RECORDS FOR THIS EXERCISE »
%%
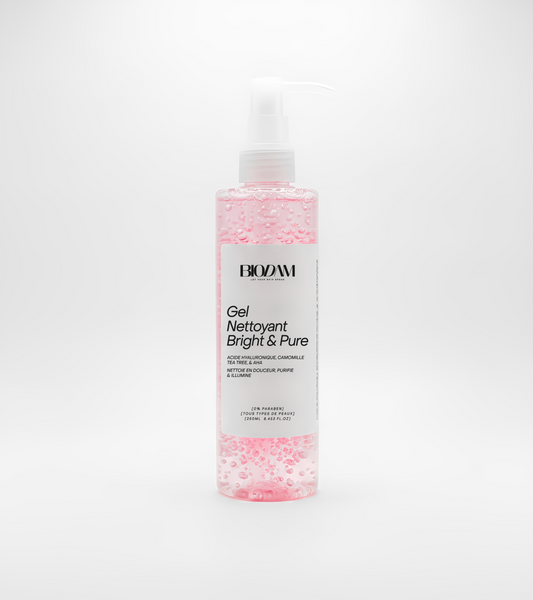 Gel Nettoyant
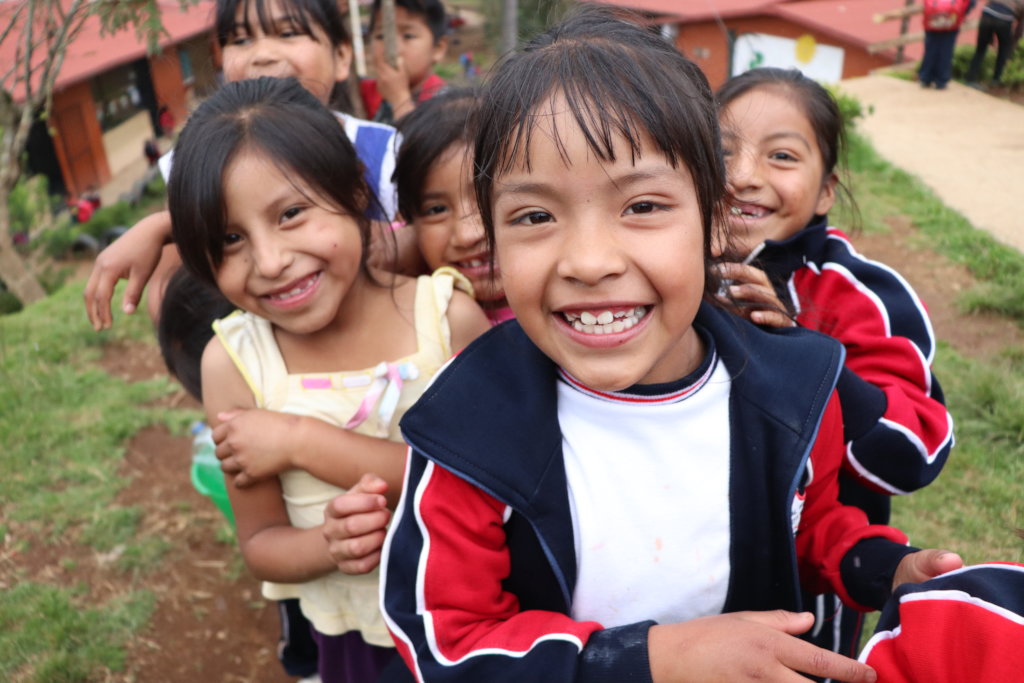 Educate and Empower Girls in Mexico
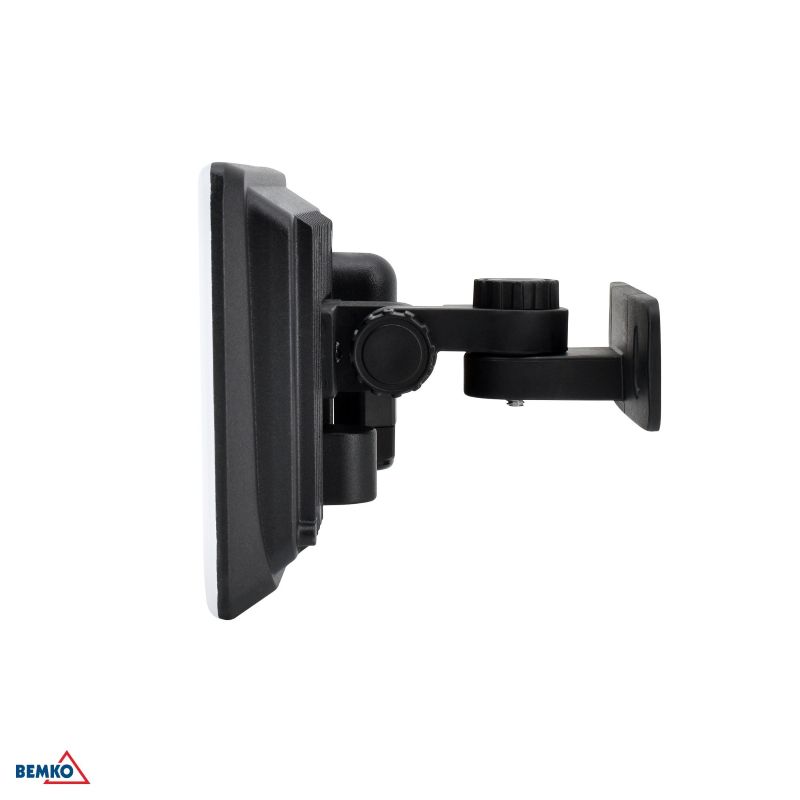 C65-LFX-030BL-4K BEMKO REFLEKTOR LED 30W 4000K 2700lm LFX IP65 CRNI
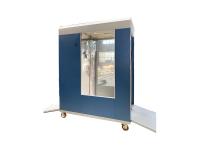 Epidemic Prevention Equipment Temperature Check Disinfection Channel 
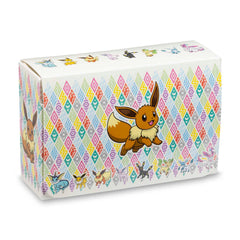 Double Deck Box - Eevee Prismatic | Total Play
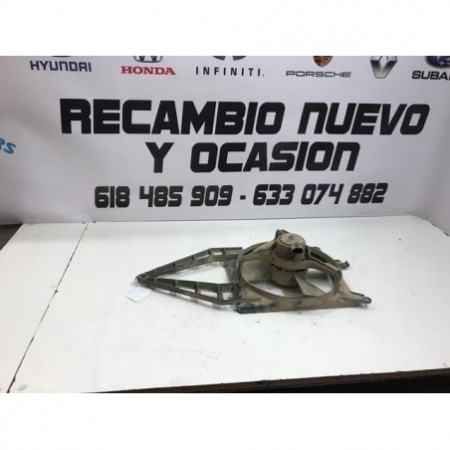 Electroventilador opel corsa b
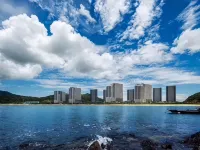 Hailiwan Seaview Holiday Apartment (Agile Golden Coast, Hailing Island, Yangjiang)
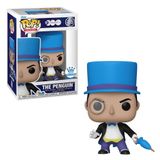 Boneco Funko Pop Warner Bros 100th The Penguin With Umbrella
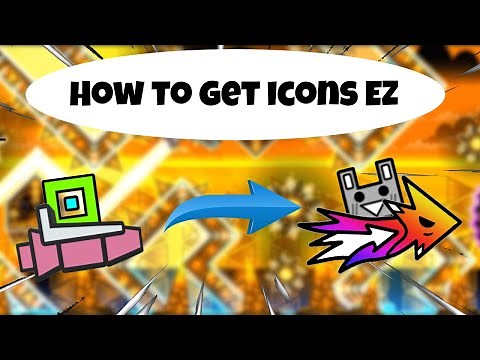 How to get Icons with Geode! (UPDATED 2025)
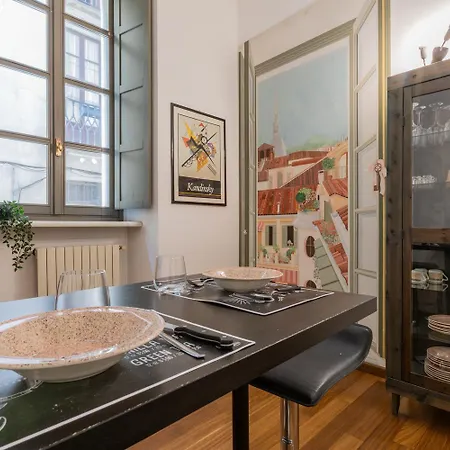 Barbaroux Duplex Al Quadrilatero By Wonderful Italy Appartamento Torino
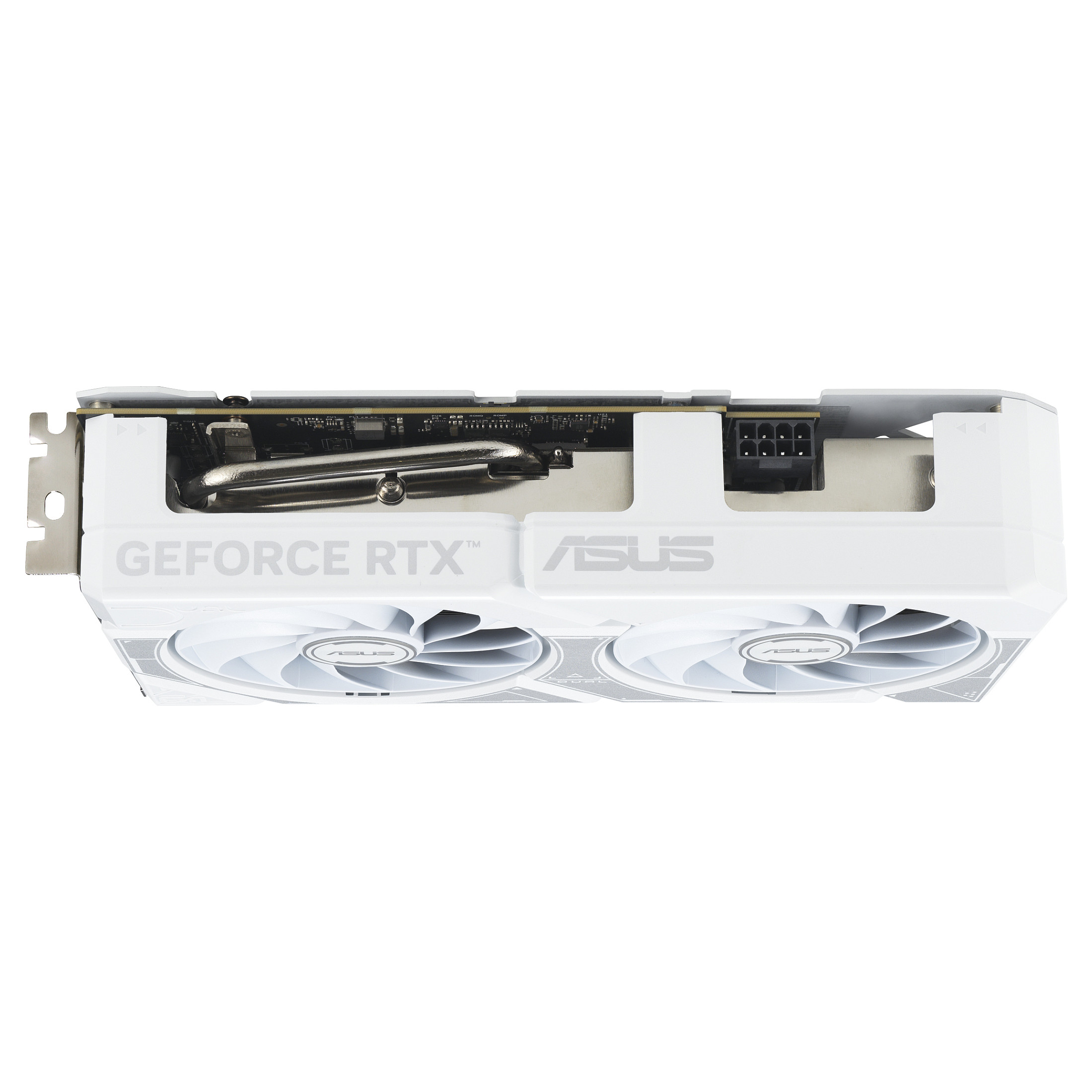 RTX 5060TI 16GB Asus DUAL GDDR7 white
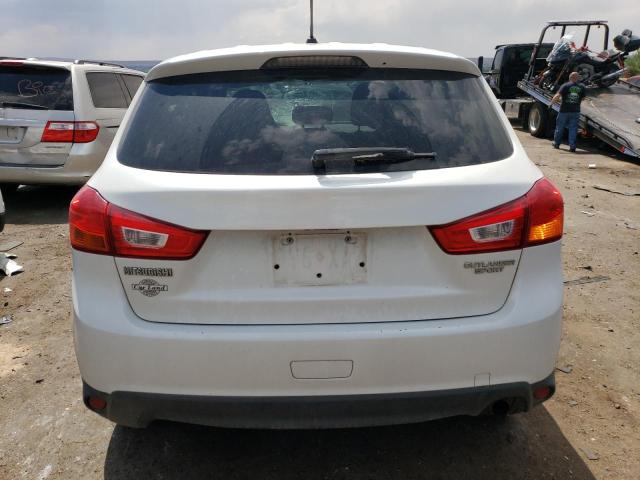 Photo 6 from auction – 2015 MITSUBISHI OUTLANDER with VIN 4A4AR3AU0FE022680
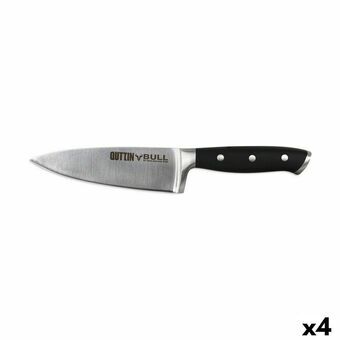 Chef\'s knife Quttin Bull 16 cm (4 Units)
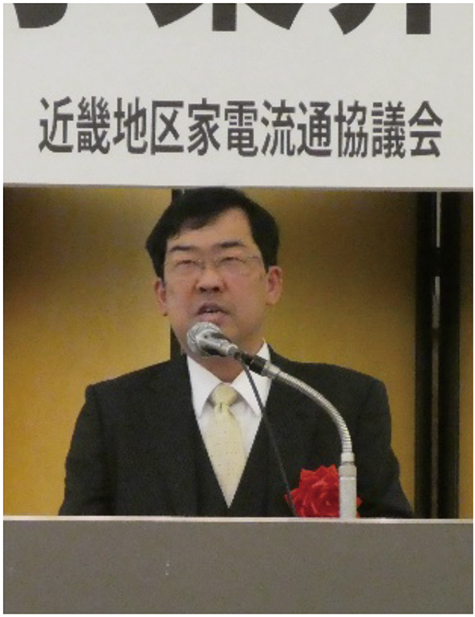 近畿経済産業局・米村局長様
%%
THE TASK » The output has to match the data above line for line, except that pictures are dropped.

THE COMPLETED TASK »
 Gel Nettoyant
 Educate and Empower Girls in Mexico
 C65-LFX-030BL-4K BEMKO REFLEKTOR LED 30W 4000K 2700lm LFX IP65 CRNI
 Epidemic Prevention Equipment Temperature Check Disinfection Channel 
 Double Deck Box - Eevee Prismatic | Total Play
 Electroventilador opel corsa b
 Hailiwan Seaview Holiday Apartment (Agile Golden Coast, Hailing Island, Yangjiang)
 Boneco Funko Pop Warner Bros 100th The Penguin With Umbrella
 How to get Icons with Geode! (UPDATED 2025)
 Barbaroux Duplex Al Quadrilatero By Wonderful Italy Appartamento Torino
 RTX 5060TI 16GB Asus DUAL GDDR7 white
 Photo 6 from auction – 2015 MITSUBISHI OUTLANDER with VIN 4A4AR3AU0FE022680
 Chef\'s knife Quttin Bull 16 cm (4 Units)
 近畿経済産業局・米村局長様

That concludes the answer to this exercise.